# start of EXCERPTED TEXT

Neither CMA nor noncoherent allocations support atomic allocations.
Add a dedicated atomic pool to support this.

Signed-off-by: Laura Abbott <[email protected]>
---
arch/arm64/Kconfig | 1 +
arch/arm64/mm/dma-mapping.c | 154 +++++++++++++++++++++++++++++++++++++++-----
2 files changed, 138 insertions(+), 17 deletions(-)

diff --git a/arch/arm64/Kconfig b/arch/arm64/Kconfig
index a474de34..cd402b9 100644
--- a/arch/arm64/Kconfig
+++ b/arch/arm64/Kconfig
@@ -15,6 +15,7 @@ config ARM64
select COMMON_CLK
select CPU_PM if (SUSPEND || CPU_IDLE)
select DCACHE_WORD_ACCESS
+ select GENERIC_ALLOCATOR
select GENERIC_CLOCKEVENTS
select GENERIC_CLOCKEVENTS_BROADCAST if SMP
select GENERIC_CPU_AUTOPROBE
diff --git a/arch/arm64/mm/dma-mapping.c b/arch/arm64/mm/dma-mapping.c
index 4164c5a..a2487f1 100644
--- a/arch/arm64/mm/dma-mapping.c
+++ b/arch/arm64/mm/dma-mapping.c
@@ -27,6 +27,7 @@
#include <linux/vmalloc.h>
#include <linux/swiotlb.h>
#include <linux/amba/bus.h>
+#include <linux/genalloc.h>

#include <asm/cacheflush.h>

@@ -41,6 +42,55 @@ static pgprot_t __get_dma_pgprot(struct dma_attrs *attrs, pgprot_t prot,
return prot;
}

+static struct gen_pool *atomic_pool;
+
+#define DEFAULT_DMA_COHERENT_POOL_SIZE SZ_256K
+static size_t atomic_pool_size = DEFAULT_DMA_COHERENT_POOL_SIZE;
+
+static int __init early_coherent_pool(char *p)

# end of EXCERPTED TEXT

■ **SET OF TASKS**
- a) Print the part of the atomic pool patch that opens with the words containing "Signed-off-by: Laura Abbott" and closes with "insertions(+), 17 deletions(-)".
- b) In the atomic pool patch, what value is DEFAULT_DMA_COHERENT_POOL_SIZE defined as?
- c) Name each configuration symbol that appears after the keyword "select" in the Kconfig portion of the atomic pool patch.
Work only from the atomic pool patch itself.

# start of DATASET ROWS

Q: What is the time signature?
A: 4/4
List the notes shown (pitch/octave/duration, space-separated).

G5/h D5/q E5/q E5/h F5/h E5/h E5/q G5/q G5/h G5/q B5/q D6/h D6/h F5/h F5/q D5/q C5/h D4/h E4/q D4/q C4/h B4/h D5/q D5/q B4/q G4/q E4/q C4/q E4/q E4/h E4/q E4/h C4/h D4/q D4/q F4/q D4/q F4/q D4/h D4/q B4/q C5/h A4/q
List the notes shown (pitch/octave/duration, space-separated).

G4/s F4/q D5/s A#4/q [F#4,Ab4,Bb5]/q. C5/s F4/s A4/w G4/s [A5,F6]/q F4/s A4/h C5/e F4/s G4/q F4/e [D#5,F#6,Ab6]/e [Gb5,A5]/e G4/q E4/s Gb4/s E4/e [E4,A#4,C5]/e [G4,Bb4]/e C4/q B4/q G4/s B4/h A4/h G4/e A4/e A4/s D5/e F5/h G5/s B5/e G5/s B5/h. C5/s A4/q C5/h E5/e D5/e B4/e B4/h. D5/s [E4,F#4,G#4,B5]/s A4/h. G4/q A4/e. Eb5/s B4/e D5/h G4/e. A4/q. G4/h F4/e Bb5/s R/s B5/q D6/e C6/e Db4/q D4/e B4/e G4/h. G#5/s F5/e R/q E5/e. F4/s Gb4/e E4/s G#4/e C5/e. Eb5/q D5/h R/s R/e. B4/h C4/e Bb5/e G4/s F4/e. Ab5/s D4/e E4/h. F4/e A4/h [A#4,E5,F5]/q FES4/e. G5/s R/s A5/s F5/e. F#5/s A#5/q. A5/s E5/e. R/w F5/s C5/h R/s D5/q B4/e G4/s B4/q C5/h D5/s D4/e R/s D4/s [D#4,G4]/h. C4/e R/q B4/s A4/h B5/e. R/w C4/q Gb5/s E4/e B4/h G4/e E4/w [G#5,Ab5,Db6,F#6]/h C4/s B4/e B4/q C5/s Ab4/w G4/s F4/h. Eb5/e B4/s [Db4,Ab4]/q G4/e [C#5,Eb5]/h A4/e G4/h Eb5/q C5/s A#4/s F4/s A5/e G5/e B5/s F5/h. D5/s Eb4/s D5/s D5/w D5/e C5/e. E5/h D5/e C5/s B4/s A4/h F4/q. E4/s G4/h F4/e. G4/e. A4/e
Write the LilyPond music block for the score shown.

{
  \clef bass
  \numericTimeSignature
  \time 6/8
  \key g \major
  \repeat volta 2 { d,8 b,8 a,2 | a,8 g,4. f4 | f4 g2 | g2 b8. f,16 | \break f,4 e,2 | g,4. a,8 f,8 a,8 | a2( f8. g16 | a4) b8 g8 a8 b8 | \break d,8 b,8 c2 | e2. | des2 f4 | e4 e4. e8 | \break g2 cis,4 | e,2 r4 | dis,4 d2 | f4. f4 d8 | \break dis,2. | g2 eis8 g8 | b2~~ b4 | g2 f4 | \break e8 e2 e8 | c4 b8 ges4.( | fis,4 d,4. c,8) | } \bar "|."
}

# end of DATASET ROWS

■ **RESPONSES BY TASK**
- a)
Signed-off-by: Laura Abbott <[email protected]>
---
arch/arm64/Kconfig | 1 +
arch/arm64/mm/dma-mapping.c | 154 +++++++++++++++++++++++++++++++++++++++-----
2 files changed, 138 insertions(+), 17 deletions(-)

- b) SZ_256K

- c)
COMMON_CLK
CPU_PM
DCACHE_WORD_ACCESS
GENERIC_ALLOCATOR
GENERIC_CLOCKEVENTS
GENERIC_CLOCKEVENTS_BROADCAST
GENERIC_CPU_AUTOPROBE